Researchers from Monash University in Australia have developed a new type of battery that could mean EVs with can drive as far as 1000km (about 620 miles) on a single charge. The Ford Mustang Mach-E is capable of half that range at 300 miles. The new battery also holds promise for smartphones that can run for up to five days and laptops that last much longer per charge. Researchers at Monash University are on the brink of commercializing the new lithium-sulfur (Li-S) battery.
The team working on the project says that the new Li-S battery could outperform the current battery market leaders by a factor of four. Not only does the new battery last longer than traditional lithium-ion batteries currently in use, but the Li-S battery also has less environmental impact than current battery technology. The team has an approved patent filed on the battery for the manufacturing process.
Prototype cells have been manufactured by German R&D partners of the university called Fraunhofer Institute for Material and Beam Technology. Some of the largest battery makers in China and Europe are also interested in upscaling production for the battery. Further testing of the Li-S battery will happen in Australia in early 2020.

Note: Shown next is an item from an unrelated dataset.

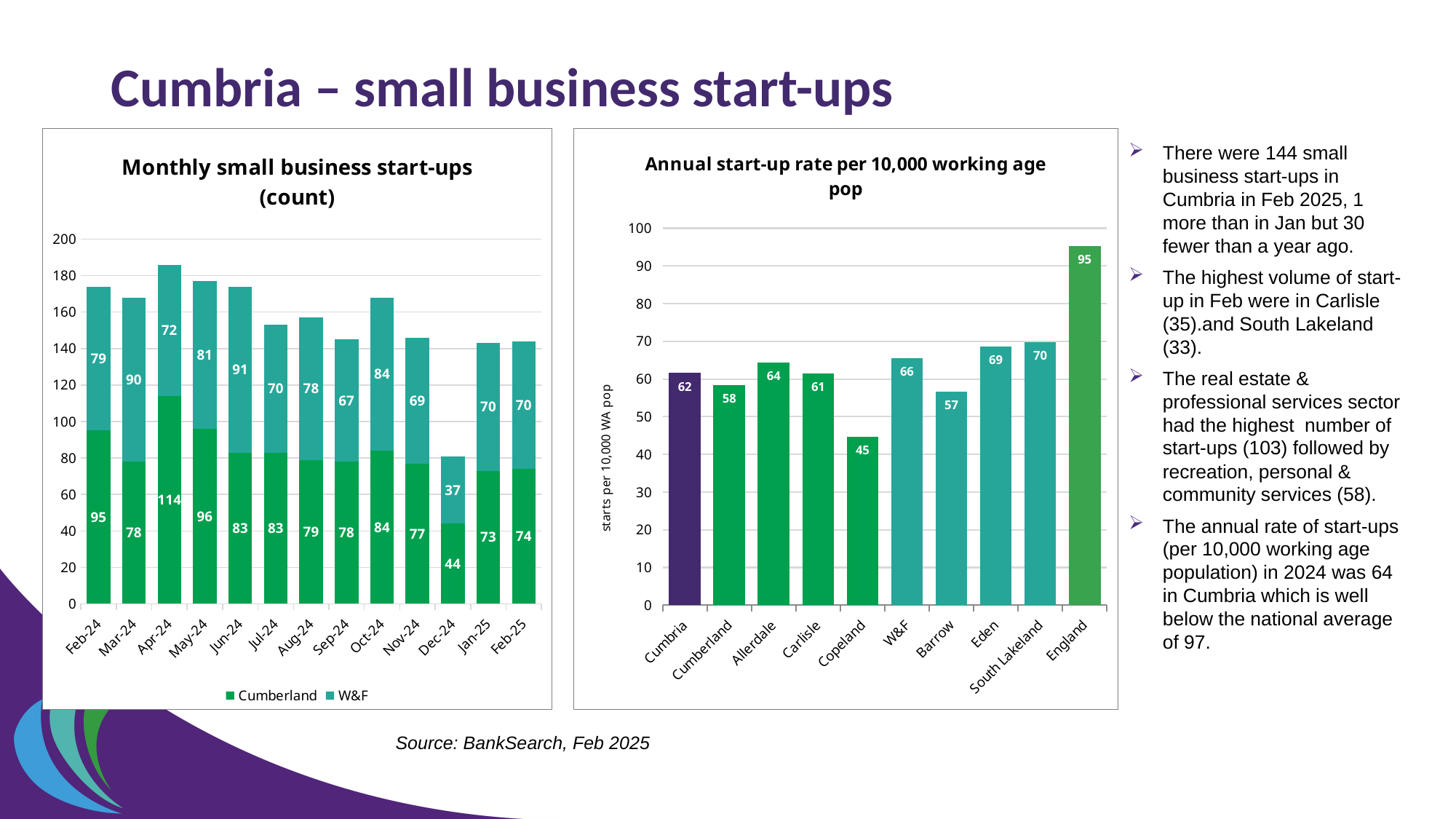
In the 'Monthly small business start-ups (count)' chart, how many months are shown on the x axis? 13 In the 'Monthly small business start-ups (count)' chart, what is the W&F value for Jun-24? 91 In the 'Monthly small business start-ups (count)' chart, how many series does the legend list? 2 In the 'Annual start-up rate per 10,000 working age pop' chart, which is larger, the value for Eden or the value for Barrow? Eden In the 'Annual start-up rate per 10,000 working age pop' chart, which category has the highest value? England In the 'Monthly small business start-ups (count)' chart, what is the Cumberland value for Apr-24? 114 In the 'Monthly small business start-ups (count)' chart, what is the total of the stacked bar for Feb-25? 144 In the 'Monthly small business start-ups (count)' chart, what is the difference between the Cumberland and W&F values for Dec-24? 7 In the 'Monthly small business start-ups (count)' chart, which month has the lowest Cumberland value? Dec-24 In the 'Annual start-up rate per 10,000 working age pop' chart, what is the difference between the values for England and Cumbria? 33 In the 'Annual start-up rate per 10,000 working age pop' chart, what is the value for Copeland? 45 What kind of chart is the 'Annual start-up rate per 10,000 working age pop' chart? Bar chart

Researchers developed the battery using the same materials found in standard lithium-ion batteries but configured the design of sulfur cathodes so they could accommodate higher stress loads without an overall drop in capacity or performance. The inspiration came from a bridging architecture that was first recorded in processing detergent powders in the ’70s. That inspiration allowed the creation of a bond between particles that accommodates stress and delivers stability not seen in any battery to date.
Researchers on the project stress that along with attractive performance, the battery has lower manufacturing costs, and there is an abundant supply of the material. Using water-based processes for manufacturing will lead to significant reductions in environmentally hazardous waste production compared to traditional battery production. A Ford EV with a 600-mile driving range would revolutionize the EV market and make EVs much more appealing to buyers. It’s unclear when or if this technology might make it into a Ford EV or EVs from other manufacturers.